* What the task requires
Would you restate the entries below word for word, leaving out the images?

**** Provided data ****

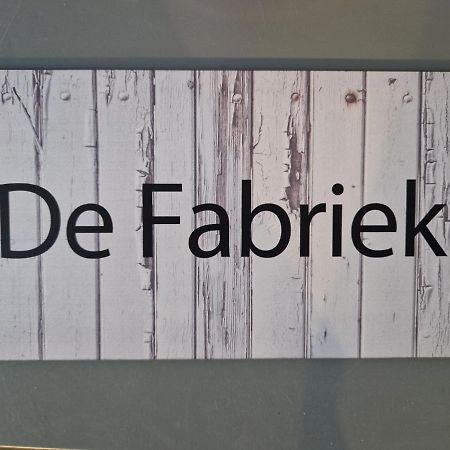 B&B 'T Kloaster Kamer De Fabriek Hulsberg Exterior foto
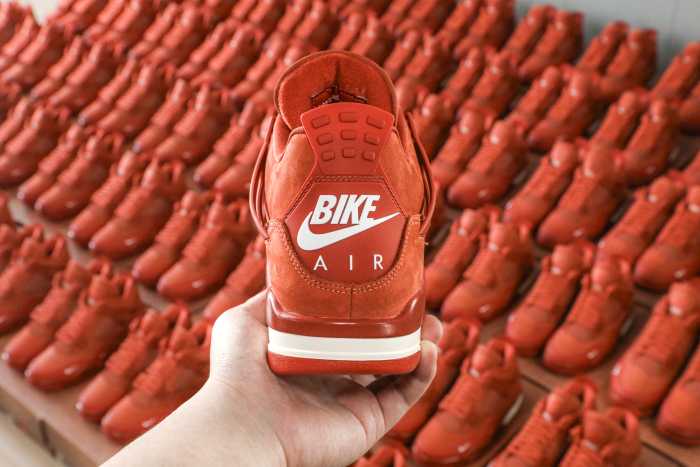 Nigel Sylvester X Jordan 4 Retro OG SP Brick By Brick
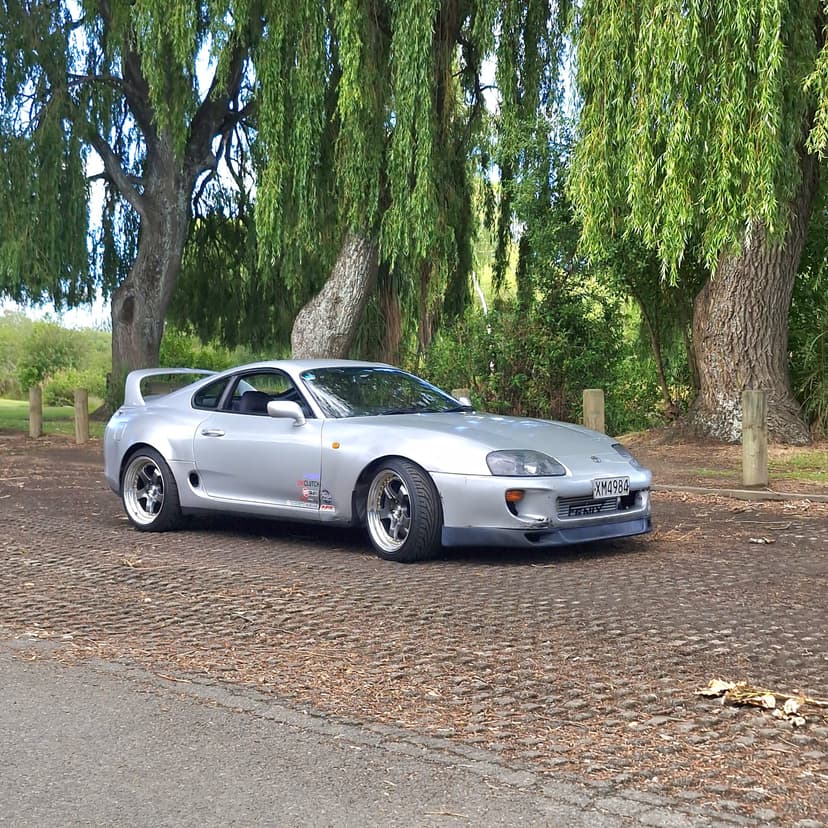 1993 Toyota Supra - 700HP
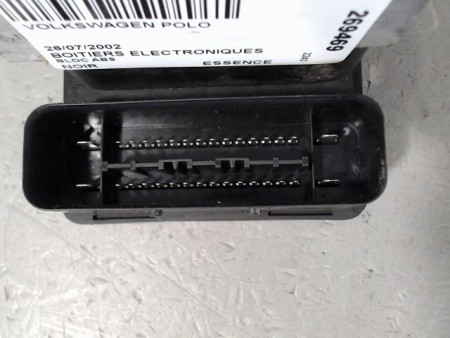 UNITE HYDRAULIQUE ABS VOLKSWAGEN POLO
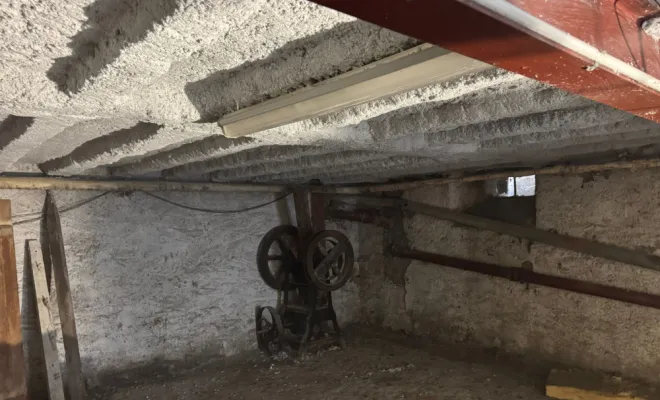 Pose de nergalto et isolation thermique sous dalle à Chambéry par SIP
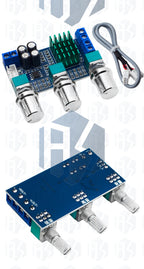 1~2PCS XH-M567 TPA3116D2 Dual-channel Stereo High Power Digital Audio Power Amplifier Board Audio Power Amplifier Board 50W*2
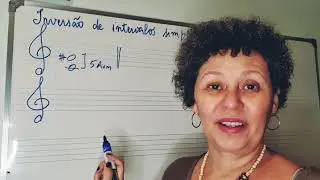 Inversão de intervalos simples - aprenda em 13 minutos!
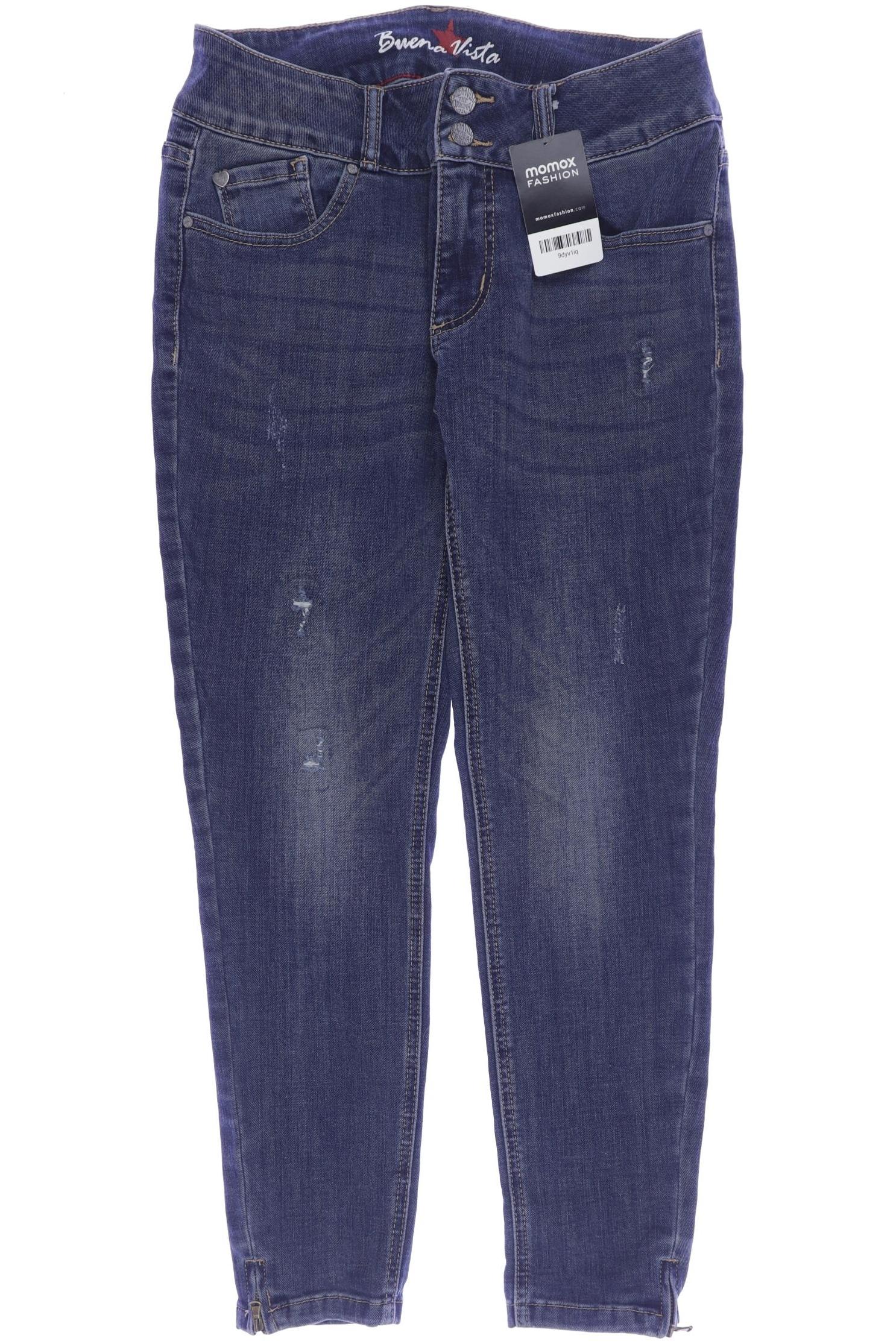 

Buena Vista Damen Jeans, marineblau, Gr. 0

****

* Worked solution
 B&B 'T Kloaster Kamer De Fabriek Hulsberg Exterior foto
 Nigel Sylvester X Jordan 4 Retro OG SP Brick By Brick
 1993 Toyota Supra - 700HP
 UNITE HYDRAULIQUE ABS VOLKSWAGEN POLO
 Pose de nergalto et isolation thermique sous dalle à Chambéry par SIP
 1~2PCS XH-M567 TPA3116D2 Dual-channel Stereo High Power Digital Audio Power Amplifier Board Audio Power Amplifier Board 50W*2
 Inversão de intervalos simples - aprenda em 13 minutos!

Buena Vista Damen Jeans, marineblau, Gr. 0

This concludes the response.